What you should do
Print all entries below exactly as they appear.

[[ Information given, beginning ]]

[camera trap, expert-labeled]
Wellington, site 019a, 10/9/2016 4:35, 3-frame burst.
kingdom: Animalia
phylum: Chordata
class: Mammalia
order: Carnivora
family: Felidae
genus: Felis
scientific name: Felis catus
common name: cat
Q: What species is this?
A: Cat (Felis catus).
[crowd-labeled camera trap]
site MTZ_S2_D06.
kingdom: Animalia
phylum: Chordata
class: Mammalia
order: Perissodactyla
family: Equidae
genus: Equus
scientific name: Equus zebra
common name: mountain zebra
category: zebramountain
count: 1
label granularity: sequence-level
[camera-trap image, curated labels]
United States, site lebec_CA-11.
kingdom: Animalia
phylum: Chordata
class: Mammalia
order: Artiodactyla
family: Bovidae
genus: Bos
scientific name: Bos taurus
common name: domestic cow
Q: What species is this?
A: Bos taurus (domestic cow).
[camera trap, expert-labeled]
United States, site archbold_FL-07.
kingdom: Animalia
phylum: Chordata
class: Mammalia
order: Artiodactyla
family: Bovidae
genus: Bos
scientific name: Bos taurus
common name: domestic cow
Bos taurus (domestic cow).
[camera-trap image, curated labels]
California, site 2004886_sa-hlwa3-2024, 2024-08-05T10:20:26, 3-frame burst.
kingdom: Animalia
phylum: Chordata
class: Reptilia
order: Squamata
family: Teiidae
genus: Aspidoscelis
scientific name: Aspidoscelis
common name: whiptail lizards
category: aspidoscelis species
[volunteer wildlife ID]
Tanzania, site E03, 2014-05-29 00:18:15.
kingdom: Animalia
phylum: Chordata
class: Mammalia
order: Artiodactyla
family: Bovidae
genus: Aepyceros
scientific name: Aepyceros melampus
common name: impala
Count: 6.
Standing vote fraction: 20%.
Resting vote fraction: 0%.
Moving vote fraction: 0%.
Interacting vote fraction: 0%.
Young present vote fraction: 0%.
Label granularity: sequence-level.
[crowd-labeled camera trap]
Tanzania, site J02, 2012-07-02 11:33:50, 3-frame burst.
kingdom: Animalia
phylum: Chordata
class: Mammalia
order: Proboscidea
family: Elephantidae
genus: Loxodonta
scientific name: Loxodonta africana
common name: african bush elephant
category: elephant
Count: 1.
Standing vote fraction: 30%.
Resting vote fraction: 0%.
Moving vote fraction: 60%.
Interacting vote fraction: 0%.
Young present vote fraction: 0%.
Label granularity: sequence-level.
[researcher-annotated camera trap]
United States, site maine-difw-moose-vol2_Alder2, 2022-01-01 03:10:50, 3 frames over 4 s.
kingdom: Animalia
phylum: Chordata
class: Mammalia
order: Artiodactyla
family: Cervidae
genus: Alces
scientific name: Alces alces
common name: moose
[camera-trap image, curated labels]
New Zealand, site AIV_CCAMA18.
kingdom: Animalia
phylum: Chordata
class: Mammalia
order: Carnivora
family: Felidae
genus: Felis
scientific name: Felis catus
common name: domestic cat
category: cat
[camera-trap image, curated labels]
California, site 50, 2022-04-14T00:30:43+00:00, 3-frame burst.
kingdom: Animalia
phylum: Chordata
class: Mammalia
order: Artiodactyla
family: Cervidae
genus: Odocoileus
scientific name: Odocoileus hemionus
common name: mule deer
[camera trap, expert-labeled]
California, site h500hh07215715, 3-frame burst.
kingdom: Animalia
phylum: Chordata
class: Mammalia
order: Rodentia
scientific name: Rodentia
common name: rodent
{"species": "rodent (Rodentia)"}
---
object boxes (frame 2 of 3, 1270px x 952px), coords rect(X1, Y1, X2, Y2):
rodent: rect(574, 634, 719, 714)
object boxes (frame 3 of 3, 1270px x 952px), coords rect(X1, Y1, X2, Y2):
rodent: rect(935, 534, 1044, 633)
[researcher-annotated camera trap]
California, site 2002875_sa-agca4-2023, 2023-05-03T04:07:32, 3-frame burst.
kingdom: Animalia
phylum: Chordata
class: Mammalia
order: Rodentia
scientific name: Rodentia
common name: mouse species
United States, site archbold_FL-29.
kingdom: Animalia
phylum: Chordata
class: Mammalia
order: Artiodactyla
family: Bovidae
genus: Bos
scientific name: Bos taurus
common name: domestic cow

[[ Information given, end ]]

Problem solution
[camera trap, expert-labeled]
Wellington, site 019a, 10/9/2016 4:35, 3-frame burst.
kingdom: Animalia
phylum: Chordata
class: Mammalia
order: Carnivora
family: Felidae
genus: Felis
scientific name: Felis catus
common name: cat
Q: What species is this?
A: Cat (Felis catus).
[crowd-labeled camera trap]
site MTZ_S2_D06.
kingdom: Animalia
phylum: Chordata
class: Mammalia
order: Perissodactyla
family: Equidae
genus: Equus
scientific name: Equus zebra
common name: mountain zebra
category: zebramountain
count: 1
label granularity: sequence-level
[camera-trap image, curated labels]
United States, site lebec_CA-11.
kingdom: Animalia
phylum: Chordata
class: Mammalia
order: Artiodactyla
family: Bovidae
genus: Bos
scientific name: Bos taurus
common name: domestic cow
Q: What species is this?
A: Bos taurus (domestic cow).
[camera trap, expert-labeled]
United States, site archbold_FL-07.
kingdom: Animalia
phylum: Chordata
class: Mammalia
order: Artiodactyla
family: Bovidae
genus: Bos
scientific name: Bos taurus
common name: domestic cow
Bos taurus (domestic cow).
[camera-trap image, curated labels]
California, site 2004886_sa-hlwa3-2024, 2024-08-05T10:20:26, 3-frame burst.
kingdom: Animalia
phylum: Chordata
class: Reptilia
order: Squamata
family: Teiidae
genus: Aspidoscelis
scientific name: Aspidoscelis
common name: whiptail lizards
category: aspidoscelis species
[volunteer wildlife ID]
Tanzania, site E03, 2014-05-29 00:18:15.
kingdom: Animalia
phylum: Chordata
class: Mammalia
order: Artiodactyla
family: Bovidae
genus: Aepyceros
scientific name: Aepyceros melampus
common name: impala
Count: 6.
Standing vote fraction: 20%.
Resting vote fraction: 0%.
Moving vote fraction: 0%.
Interacting vote fraction: 0%.
Young present vote fraction: 0%.
Label granularity: sequence-level.
[crowd-labeled camera trap]
Tanzania, site J02, 2012-07-02 11:33:50, 3-frame burst.
kingdom: Animalia
phylum: Chordata
class: Mammalia
order: Proboscidea
family: Elephantidae
genus: Loxodonta
scientific name: Loxodonta africana
common name: african bush elephant
category: elephant
Count: 1.
Standing vote fraction: 30%.
Resting vote fraction: 0%.
Moving vote fraction: 60%.
Interacting vote fraction: 0%.
Young present vote fraction: 0%.
Label granularity: sequence-level.
[researcher-annotated camera trap]
United States, site maine-difw-moose-vol2_Alder2, 2022-01-01 03:10:50, 3 frames over 4 s.
kingdom: Animalia
phylum: Chordata
class: Mammalia
order: Artiodactyla
family: Cervidae
genus: Alces
scientific name: Alces alces
common name: moose
[camera-trap image, curated labels]
New Zealand, site AIV_CCAMA18.
kingdom: Animalia
phylum: Chordata
class: Mammalia
order: Carnivora
family: Felidae
genus: Felis
scientific name: Felis catus
common name: domestic cat
category: cat
[camera-trap image, curated labels]
California, site 50, 2022-04-14T00:30:43+00:00, 3-frame burst.
kingdom: Animalia
phylum: Chordata
class: Mammalia
order: Artiodactyla
family: Cervidae
genus: Odocoileus
scientific name: Odocoileus hemionus
common name: mule deer
[camera trap, expert-labeled]
California, site h500hh07215715, 3-frame burst.
kingdom: Animalia
phylum: Chordata
class: Mammalia
order: Rodentia
scientific name: Rodentia
common name: rodent
{"species": "rodent (Rodentia)"}
---
object boxes (frame 2 of 3, 1270px x 952px), coords rect(X1, Y1, X2, Y2):
rodent: rect(574, 634, 719, 714)
object boxes (frame 3 of 3, 1270px x 952px), coords rect(X1, Y1, X2, Y2):
rodent: rect(935, 534, 1044, 633)
[researcher-annotated camera trap]
California, site 2002875_sa-agca4-2023, 2023-05-03T04:07:32, 3-frame burst.
kingdom: Animalia
phylum: Chordata
class: Mammalia
order: Rodentia
scientific name: Rodentia
common name: mouse species
United States, site archbold_FL-29.
kingdom: Animalia
phylum: Chordata
class: Mammalia
order: Artiodactyla
family: Bovidae
genus: Bos
scientific name: Bos taurus
common name: domestic cow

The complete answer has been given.